Another force surely acting on the obliviators is the deep-seated fear among Germans of doing anything that could even remotely be taken to stir up international fears of German recidivism. Thus it is that it’s far, far rarer to hear any comment whatsoever about Jews from a German than from a Frenchman or an American. And thus it is that the Holocaust Memorial is going up even though many Berliners will, if you get to know them well enough, carefully confess that they think it’s too big and too expensive.

If anybody thinks Germans haven’t tried hard to face up to their past, let them come to Berlin. Even without the Holocaust Memorial, Berlin includes some bracing reminders of the Reich’s victims—such as the Grunewald train station commemorating the wartime deportation from there of many of the city’s Jews, the former Reich execution chamber at Plötzensee, and the wall in Steglitz listing the names and addresses of deported Jews.

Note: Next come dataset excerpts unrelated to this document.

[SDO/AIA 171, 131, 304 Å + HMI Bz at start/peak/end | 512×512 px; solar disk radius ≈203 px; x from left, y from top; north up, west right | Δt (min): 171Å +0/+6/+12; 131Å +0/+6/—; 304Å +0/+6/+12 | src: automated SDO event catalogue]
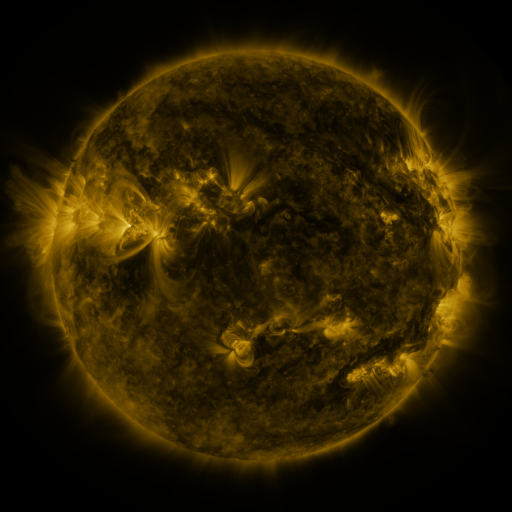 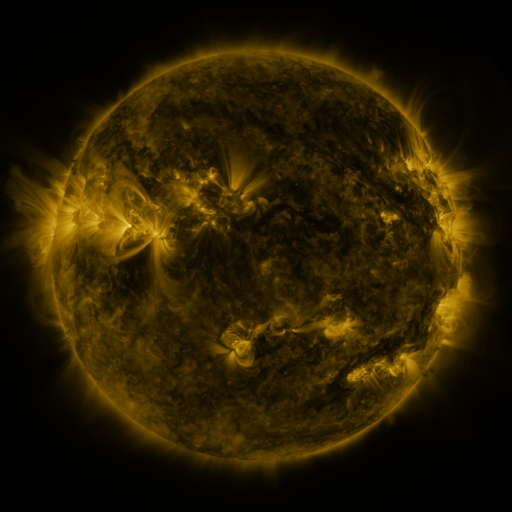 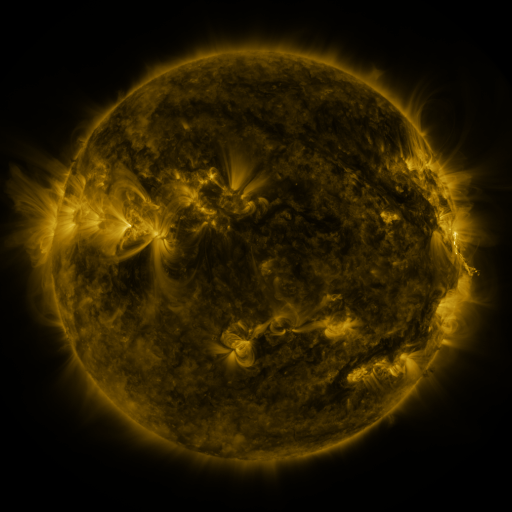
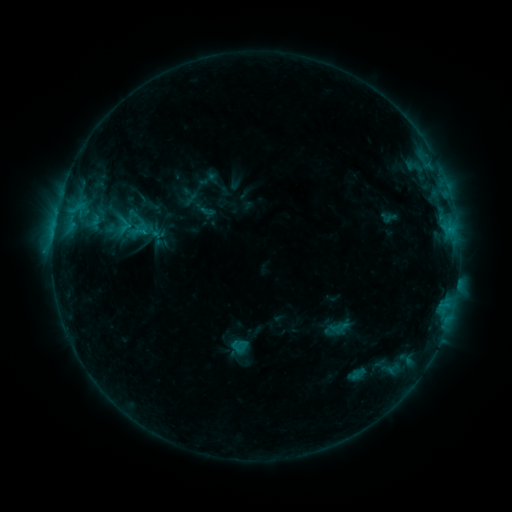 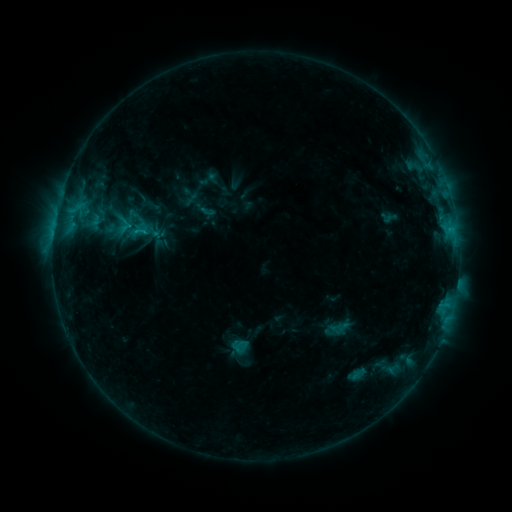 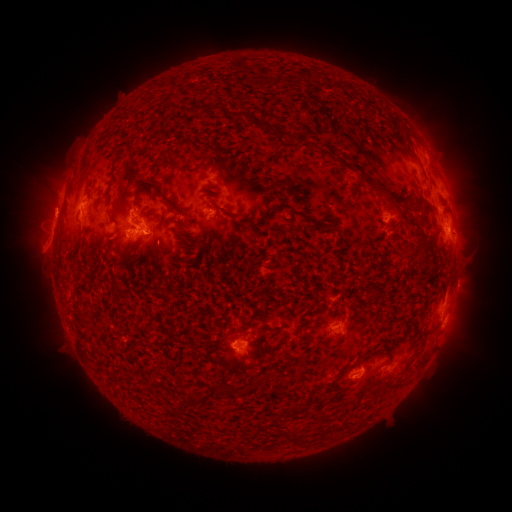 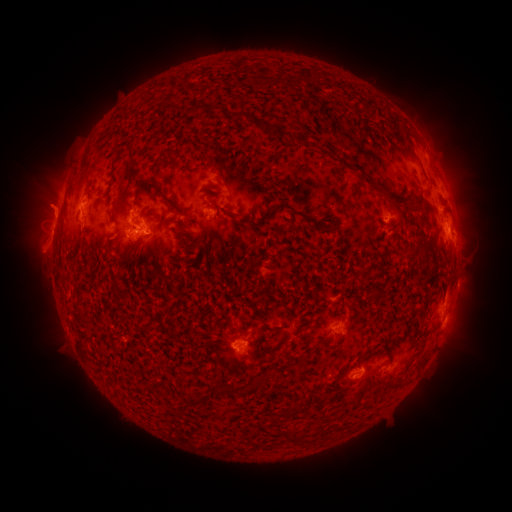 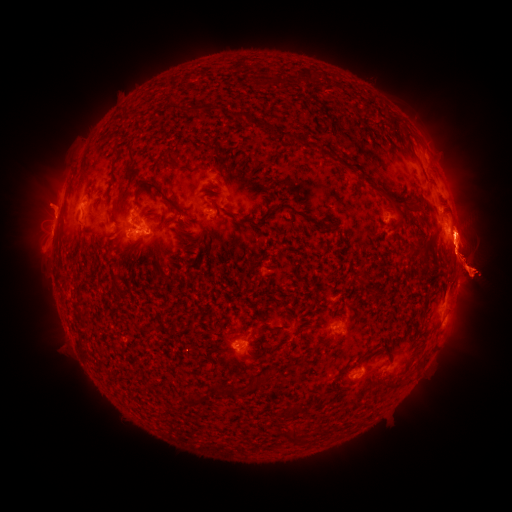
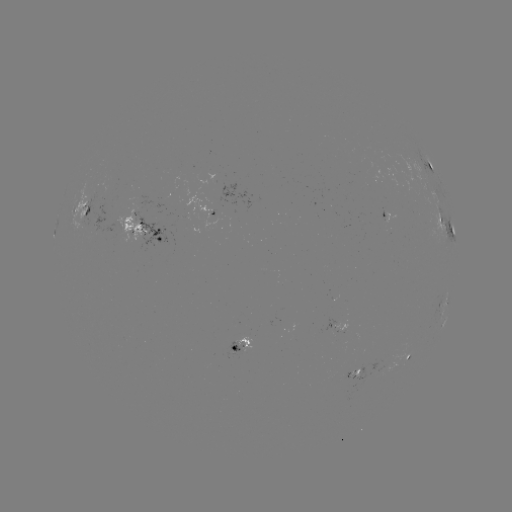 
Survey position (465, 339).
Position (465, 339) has eruption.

And also some inspiring reminders of its resistors—such as the exhibit in the Bendlerblock building where the leaders of the July 1944 bomb plot against Hitler were cornered and shot, and the monument on Rosenstrasse where in 1943, through an open street protest, non-Jewish women won the release of their Jewish and partially Jewish husbands from SS custody. However, there is much less in Berlin pointing unequivocally to the perpetrators. Despite important exceptions like the aforementioned Wannsee conference house (which is, in any case, far from the city center) and Gestapo headquarters, it still must be said that overall, Berlin’s World War II memorial landscape tends to suggest a tragedy that befell a resisting nation. Doing something with Hitler’s bunker, a place of pure perpetration, indeed the location people often conjure to help them wrap their minds around the concept of evil, could correct that.

But doing what? How do you publicly embody wickedness without appearing to salute it? This is a severe test of the concept of public memorialization that, for instance, the United States has never passed—or even taken. Where for instance, are the American monuments forcing us to contemplate the evils of slave-holding or the Indian wars? But the Germans are ahead of us here because unlike us, they don’t focus primarily on from-scratch monuments—they have been quite creative at making historical places into causes of reflection. The Wannsee conference house, the Gestapo HQ basement, and the Grunewald train station (which has the specifics of each death-camp shipment from Berlin imprinted in temporal order around the actual deportation platform) are successful examples. But perhaps the most important paradigm in Germany and in the world is the headquarters on Normannenstrasse of the former GDR state security service, the Stasi. When the Wall came down, many called for the hated building to be demolished. But instead, it was preserved and opened to the public. (And its intelligence files were made available to those who figure in them.) A tour of the Stasi building strikes a far more powerful blow for freedom than anything else that could have been done there. Why miss the opportunity to do at least as much with a far more evil place? Or minimally, why not put a detailed marker on the exact spot? (In 1999 someone put up a homemade sign, but it disappeared after a couple of days.) Some memory devices, like stamps or statues, do seem inherently adulatory, but the Stasi building leads the way in showing that not all are. In the attempt to wring truth from concrete, “Worship or Destroy” is a false choice.